> **Directions**: Retype only what runs from the line that contains "How far away" through the last line of the listing below, both lines included.

------------------------

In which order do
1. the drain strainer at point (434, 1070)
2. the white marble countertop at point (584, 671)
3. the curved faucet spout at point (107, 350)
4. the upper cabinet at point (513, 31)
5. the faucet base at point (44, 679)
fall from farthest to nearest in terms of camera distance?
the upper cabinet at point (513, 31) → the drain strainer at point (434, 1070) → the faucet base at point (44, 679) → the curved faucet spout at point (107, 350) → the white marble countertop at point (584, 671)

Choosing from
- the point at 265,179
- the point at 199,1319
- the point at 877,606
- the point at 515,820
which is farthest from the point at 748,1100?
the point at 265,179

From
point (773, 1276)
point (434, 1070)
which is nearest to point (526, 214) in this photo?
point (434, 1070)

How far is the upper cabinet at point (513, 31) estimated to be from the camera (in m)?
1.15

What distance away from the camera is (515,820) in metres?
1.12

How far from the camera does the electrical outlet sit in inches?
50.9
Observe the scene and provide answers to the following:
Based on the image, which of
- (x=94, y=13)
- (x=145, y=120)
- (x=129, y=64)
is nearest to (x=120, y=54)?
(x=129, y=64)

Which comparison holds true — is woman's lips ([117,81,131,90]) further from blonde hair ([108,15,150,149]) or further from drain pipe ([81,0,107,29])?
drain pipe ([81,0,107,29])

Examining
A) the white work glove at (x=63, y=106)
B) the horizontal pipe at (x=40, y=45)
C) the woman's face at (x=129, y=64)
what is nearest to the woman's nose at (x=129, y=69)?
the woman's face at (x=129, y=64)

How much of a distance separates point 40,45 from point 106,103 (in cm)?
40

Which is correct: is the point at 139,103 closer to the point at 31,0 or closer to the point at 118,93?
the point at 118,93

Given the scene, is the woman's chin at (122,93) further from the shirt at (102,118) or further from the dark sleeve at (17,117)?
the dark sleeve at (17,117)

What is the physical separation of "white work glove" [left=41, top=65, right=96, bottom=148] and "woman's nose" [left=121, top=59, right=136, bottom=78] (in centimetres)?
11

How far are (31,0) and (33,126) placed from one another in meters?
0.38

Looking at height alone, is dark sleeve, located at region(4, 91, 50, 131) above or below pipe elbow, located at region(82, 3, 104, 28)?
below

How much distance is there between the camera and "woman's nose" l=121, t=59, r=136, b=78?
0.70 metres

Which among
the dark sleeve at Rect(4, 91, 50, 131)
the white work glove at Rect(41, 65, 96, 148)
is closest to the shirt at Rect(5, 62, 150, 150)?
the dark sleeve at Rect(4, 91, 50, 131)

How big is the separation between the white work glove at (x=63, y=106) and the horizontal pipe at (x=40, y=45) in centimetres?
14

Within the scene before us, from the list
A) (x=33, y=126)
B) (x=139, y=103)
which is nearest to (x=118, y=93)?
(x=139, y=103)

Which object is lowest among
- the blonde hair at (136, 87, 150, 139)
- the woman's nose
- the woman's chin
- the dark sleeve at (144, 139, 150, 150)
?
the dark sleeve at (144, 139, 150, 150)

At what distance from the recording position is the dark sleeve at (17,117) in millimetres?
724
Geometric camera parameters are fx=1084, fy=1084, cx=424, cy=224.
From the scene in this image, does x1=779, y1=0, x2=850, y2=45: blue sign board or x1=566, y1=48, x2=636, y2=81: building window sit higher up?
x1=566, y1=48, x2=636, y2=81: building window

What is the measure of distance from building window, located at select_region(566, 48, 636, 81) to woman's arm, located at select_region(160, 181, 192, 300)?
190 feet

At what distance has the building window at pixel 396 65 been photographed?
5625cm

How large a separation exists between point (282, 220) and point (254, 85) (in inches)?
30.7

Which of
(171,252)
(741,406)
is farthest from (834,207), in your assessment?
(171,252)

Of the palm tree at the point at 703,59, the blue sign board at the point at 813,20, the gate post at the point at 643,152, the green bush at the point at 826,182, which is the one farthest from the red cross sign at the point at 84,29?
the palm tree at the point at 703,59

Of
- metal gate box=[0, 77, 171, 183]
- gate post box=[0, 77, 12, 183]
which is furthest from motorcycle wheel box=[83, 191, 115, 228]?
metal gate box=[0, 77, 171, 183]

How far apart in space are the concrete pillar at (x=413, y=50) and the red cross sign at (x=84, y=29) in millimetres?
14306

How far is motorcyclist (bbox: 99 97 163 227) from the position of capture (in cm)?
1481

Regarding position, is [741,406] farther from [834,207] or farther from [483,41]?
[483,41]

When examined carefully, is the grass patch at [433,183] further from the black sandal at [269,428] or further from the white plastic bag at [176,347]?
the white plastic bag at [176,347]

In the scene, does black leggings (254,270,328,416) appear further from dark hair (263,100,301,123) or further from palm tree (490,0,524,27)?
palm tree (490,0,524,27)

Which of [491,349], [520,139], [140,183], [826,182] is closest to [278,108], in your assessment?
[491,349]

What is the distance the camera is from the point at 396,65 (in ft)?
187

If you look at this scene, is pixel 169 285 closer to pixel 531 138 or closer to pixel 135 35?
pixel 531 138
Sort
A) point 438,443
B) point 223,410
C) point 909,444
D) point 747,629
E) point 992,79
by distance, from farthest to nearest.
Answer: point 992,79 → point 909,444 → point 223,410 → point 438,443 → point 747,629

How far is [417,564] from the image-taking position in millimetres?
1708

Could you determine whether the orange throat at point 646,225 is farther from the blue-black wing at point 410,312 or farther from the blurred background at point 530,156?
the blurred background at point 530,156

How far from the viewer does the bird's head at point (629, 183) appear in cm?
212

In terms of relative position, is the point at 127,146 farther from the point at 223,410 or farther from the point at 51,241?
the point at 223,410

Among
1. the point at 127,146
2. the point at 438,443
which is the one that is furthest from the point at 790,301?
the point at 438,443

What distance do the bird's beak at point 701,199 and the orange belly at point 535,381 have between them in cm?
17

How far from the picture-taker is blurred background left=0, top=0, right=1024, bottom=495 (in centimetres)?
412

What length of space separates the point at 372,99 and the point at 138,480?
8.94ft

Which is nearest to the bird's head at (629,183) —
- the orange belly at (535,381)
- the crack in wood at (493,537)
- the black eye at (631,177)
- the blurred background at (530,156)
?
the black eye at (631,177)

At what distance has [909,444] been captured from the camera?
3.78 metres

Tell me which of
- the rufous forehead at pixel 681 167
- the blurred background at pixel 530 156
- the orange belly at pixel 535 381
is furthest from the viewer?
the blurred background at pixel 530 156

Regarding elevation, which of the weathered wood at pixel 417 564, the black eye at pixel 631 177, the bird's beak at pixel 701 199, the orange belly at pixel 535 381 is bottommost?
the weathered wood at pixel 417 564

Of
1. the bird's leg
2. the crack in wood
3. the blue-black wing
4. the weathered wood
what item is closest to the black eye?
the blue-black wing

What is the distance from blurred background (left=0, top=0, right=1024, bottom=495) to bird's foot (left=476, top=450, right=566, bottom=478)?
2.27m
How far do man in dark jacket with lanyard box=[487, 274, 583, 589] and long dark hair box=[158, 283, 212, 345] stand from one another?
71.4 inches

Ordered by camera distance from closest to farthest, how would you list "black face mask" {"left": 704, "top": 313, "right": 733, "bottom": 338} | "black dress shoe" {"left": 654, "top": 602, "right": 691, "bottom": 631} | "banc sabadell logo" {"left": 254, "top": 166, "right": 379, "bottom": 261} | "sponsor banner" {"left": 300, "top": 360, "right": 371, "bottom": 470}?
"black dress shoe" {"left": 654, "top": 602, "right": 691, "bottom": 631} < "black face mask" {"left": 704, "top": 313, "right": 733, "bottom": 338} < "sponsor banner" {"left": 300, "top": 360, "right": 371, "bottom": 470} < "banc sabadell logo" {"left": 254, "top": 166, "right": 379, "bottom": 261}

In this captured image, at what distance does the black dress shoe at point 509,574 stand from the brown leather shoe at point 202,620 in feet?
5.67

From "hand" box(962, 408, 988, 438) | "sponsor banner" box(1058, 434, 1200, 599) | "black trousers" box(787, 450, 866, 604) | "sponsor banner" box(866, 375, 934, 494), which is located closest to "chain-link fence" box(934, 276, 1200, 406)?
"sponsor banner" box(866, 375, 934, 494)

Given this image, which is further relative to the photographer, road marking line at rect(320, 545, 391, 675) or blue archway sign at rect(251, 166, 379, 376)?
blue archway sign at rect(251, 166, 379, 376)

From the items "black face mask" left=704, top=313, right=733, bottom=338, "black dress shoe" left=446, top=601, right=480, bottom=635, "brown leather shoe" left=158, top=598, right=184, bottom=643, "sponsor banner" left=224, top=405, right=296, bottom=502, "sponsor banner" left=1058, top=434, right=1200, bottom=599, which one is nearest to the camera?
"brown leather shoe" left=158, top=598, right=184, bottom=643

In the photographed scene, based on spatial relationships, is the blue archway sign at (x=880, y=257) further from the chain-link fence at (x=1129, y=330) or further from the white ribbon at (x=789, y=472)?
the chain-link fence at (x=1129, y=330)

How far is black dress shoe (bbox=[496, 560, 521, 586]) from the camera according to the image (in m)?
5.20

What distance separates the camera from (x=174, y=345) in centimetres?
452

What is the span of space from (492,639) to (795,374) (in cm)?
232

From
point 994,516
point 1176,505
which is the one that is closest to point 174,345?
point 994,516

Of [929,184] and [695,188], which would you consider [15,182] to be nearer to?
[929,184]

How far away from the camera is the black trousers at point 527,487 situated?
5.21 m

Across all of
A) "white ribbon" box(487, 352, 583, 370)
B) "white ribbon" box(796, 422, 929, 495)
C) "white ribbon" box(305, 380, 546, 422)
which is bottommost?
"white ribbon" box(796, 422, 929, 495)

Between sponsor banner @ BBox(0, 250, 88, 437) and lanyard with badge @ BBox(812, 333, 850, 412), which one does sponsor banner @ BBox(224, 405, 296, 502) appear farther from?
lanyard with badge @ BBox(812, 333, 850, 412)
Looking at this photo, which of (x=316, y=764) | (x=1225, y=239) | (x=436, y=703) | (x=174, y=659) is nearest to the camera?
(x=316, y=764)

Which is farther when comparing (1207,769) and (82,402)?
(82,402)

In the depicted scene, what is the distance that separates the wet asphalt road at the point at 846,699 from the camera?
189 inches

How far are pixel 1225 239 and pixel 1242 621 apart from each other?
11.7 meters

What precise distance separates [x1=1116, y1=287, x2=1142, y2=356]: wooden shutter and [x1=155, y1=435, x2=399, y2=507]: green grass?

------------------------

> **The completed task**:
How far away from the camera is the black trousers at point 527,487 situated?
5.21 m

Across all of
A) "white ribbon" box(487, 352, 583, 370)
B) "white ribbon" box(796, 422, 929, 495)
C) "white ribbon" box(305, 380, 546, 422)
which is bottommost?
"white ribbon" box(796, 422, 929, 495)

Between sponsor banner @ BBox(0, 250, 88, 437) and lanyard with badge @ BBox(812, 333, 850, 412), which one does sponsor banner @ BBox(224, 405, 296, 502) appear farther from?
lanyard with badge @ BBox(812, 333, 850, 412)
Looking at this photo, which of (x=316, y=764) | (x=1225, y=239) | (x=436, y=703) | (x=174, y=659) is nearest to the camera?
(x=316, y=764)

Which is farther when comparing (1207,769) and (82,402)?
(82,402)

In the depicted scene, what is the distance that separates the wet asphalt road at the point at 846,699 from the camera?
189 inches

How far are pixel 1225 239 and pixel 1242 621 apart from each other?
11.7 meters

What precise distance separates [x1=1116, y1=287, x2=1142, y2=356]: wooden shutter and [x1=155, y1=435, x2=399, y2=507]: green grass?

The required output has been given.